Donnerstag , 13. August 2020
An den Folgen des vergifteten Alkohols starben 67 Menschen (Symbolbild).

Vergifteter Alkohol: Fast 100 Menschen sterben in Indien

Vermutlich an vergiftetem Alkohol sind in Indien bisher 100 Menschen gestorben. Bei den Opfern handelt es sich um Dorfbewohner. Die Polizei nahm ein Dutzend Menschen fest, darunter Eigentümer von Brauereien und Menschen, die illegal gebrauten Alkohol verkauft haben sollen.

Neu Delhi. Die Zahl der Toten nach dem Genuss von vermutlich vergiftetem Alkohol ist im Norden Indiens binnen weniger Tage auf fast 100 gestiegen. Bis Sonntag seien 98 Tote gemeldet worden, teilte die Polizei im Bundesstaat Punjab mit.

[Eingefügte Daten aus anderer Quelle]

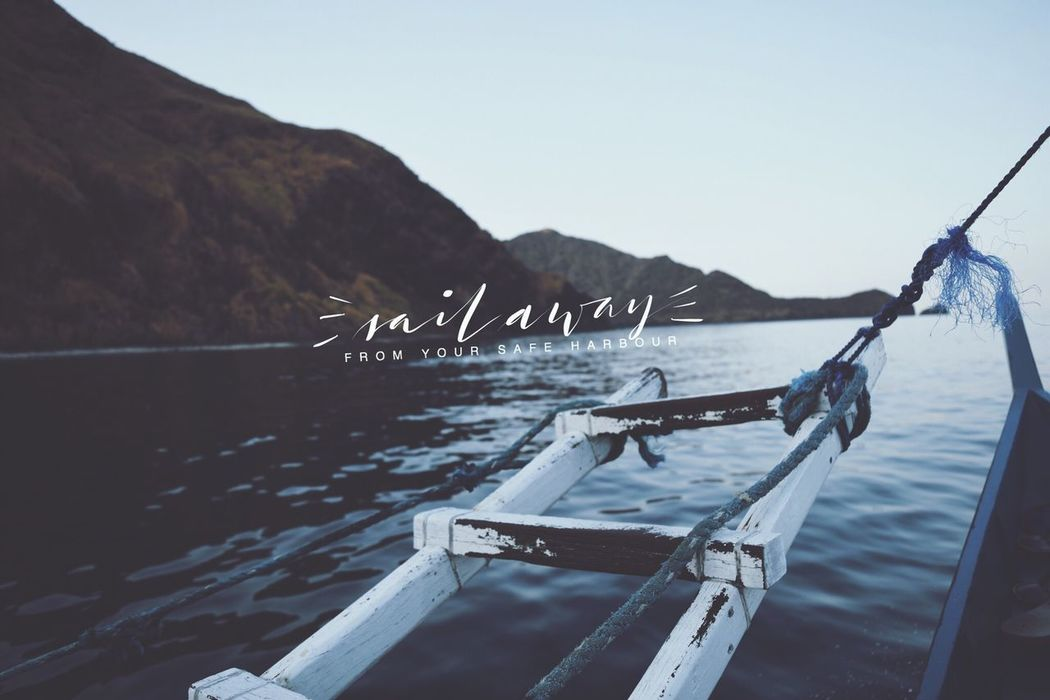 Brushlettering Calligraphy Calm Clear Sky Day Empty Group Of Objects Mountain Mountain Range Nature Nautical Vessel No People Ocean Outdoors Scenics Sea Ship Sky Solitude Tranquil Scene Tranquility Typography Water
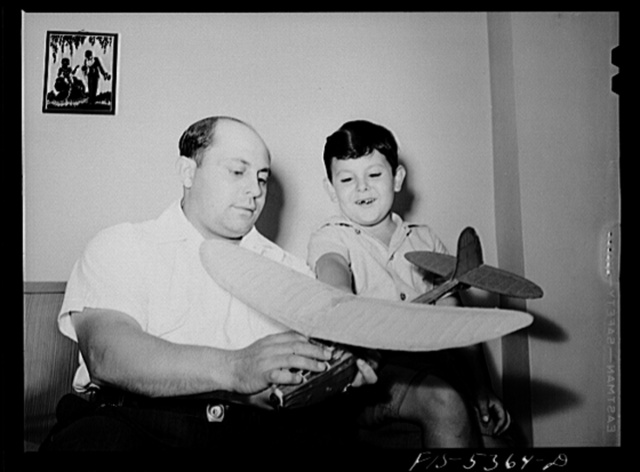 Brooklyn, New York. Red Hook housing development. Jimmy Caputo showing his father a model airplane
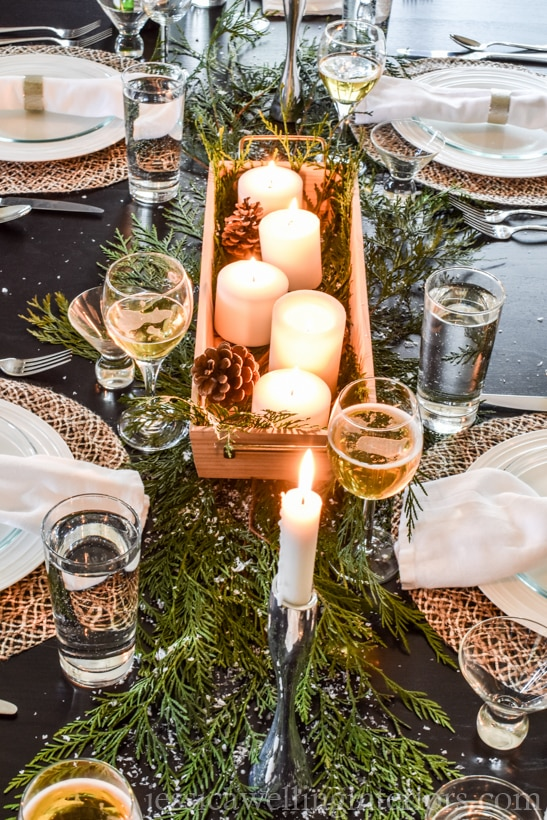 Christmas table decorations with simple cedar branches and a wood tray of candles and pinecones as a centerpiece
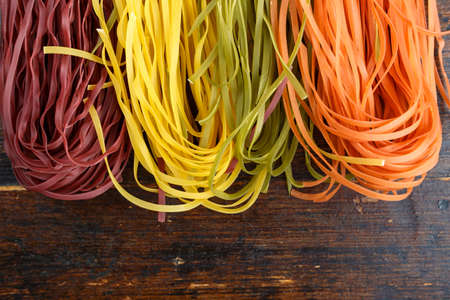 multi-colored long spaghetti. traditional italian pasta on a wooden background. place for text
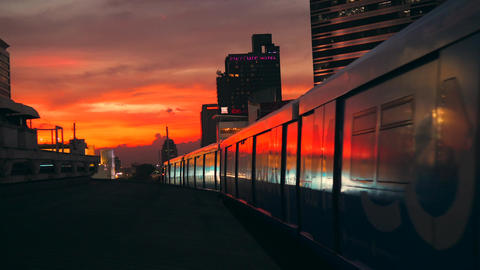 Beautiful Golden Sunset in Bangkok City with BTS Metro Subway Train Leaving from Footage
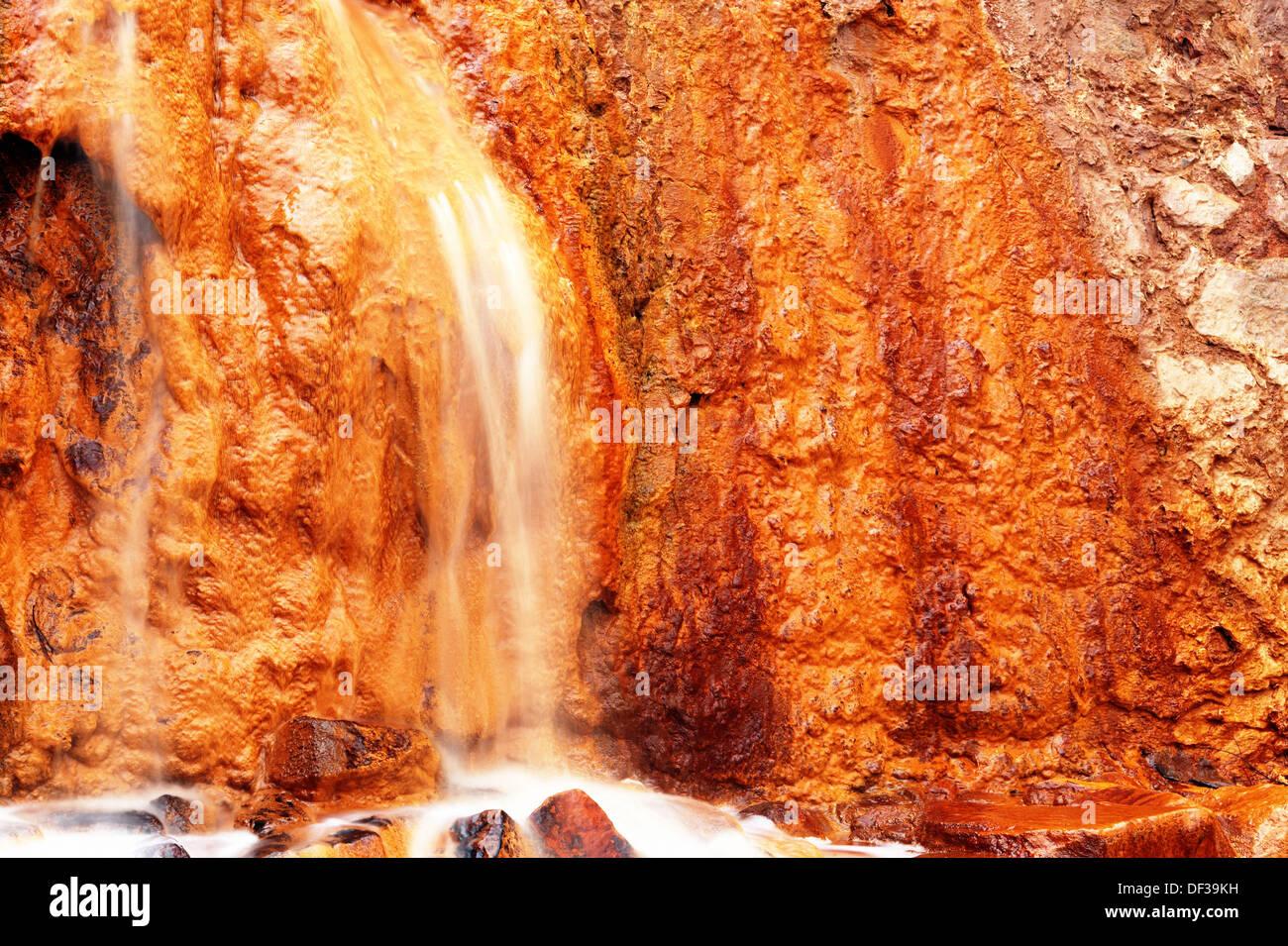 Stream of oxidized iron minerals. Río Tinto, Huelva province. Spain - Stock Image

Die Opfer, hauptsächlich arme Bauern und Arbeiter in drei Bezirken von Punjab, hatten am Mittwoch den Alkohol getrunken, der ersten Ermittlungen zufolge die Chemikalie Methanol enthielt, wie ein Polizeisprecher sagte. Die ersten Toten wurden am selben Tag gemeldet. Die Polizei beschlagnahmte daraufhin bei Razzien in verschiedenen Dörfern Hunderte Liter illegal gebrauten Alkohols und nahm 25 Menschen fest.

Das Geschäft mit illegal gebrautem Alkohol floriert

In Indien floriert das Geschäft mit illegal gebrautem Alkohol, weil er deutlich günstiger ist als der kommerziell produzierte. Er enthält aber oft Methanol, das beispielsweise in Frostschutzmittel verwendet wird. Die Chemikalie kann Blindheit verursachen und zum Tode führen. Jährlich sterben im 1,3-Milliarden-Einwohner-Land laut Regierungsangaben rund tausend Menschen nach dem Genuss solchen Alkohols. Dieser jüngste Vorfall ist der bisher folgenschwerste in diesem Jahr.

Die meisten Toten gab es mit 75 im Bezirk Tarn Taran, wie die Polizei weiter mitteilte. In den Städten Amritsar und Batala starben bisher 23 Menschen. Mitglieder der Oppositionspartei Aam Aadmi hielten Proteste in verschiedenen Orten von Punjab ab und warfen der Regierung “Fahrlässigkeit” vor, die zum Tode der meist armen Menschen geführt habe. Die Regierung von Punjab setzte bisher einige Verbrauchssteuern aus und suspendierte sechs Polizisten vom Dienst. Zudem ordnete sie Ermittlungen an und kündigte an, die Hersteller hart zu bestrafen.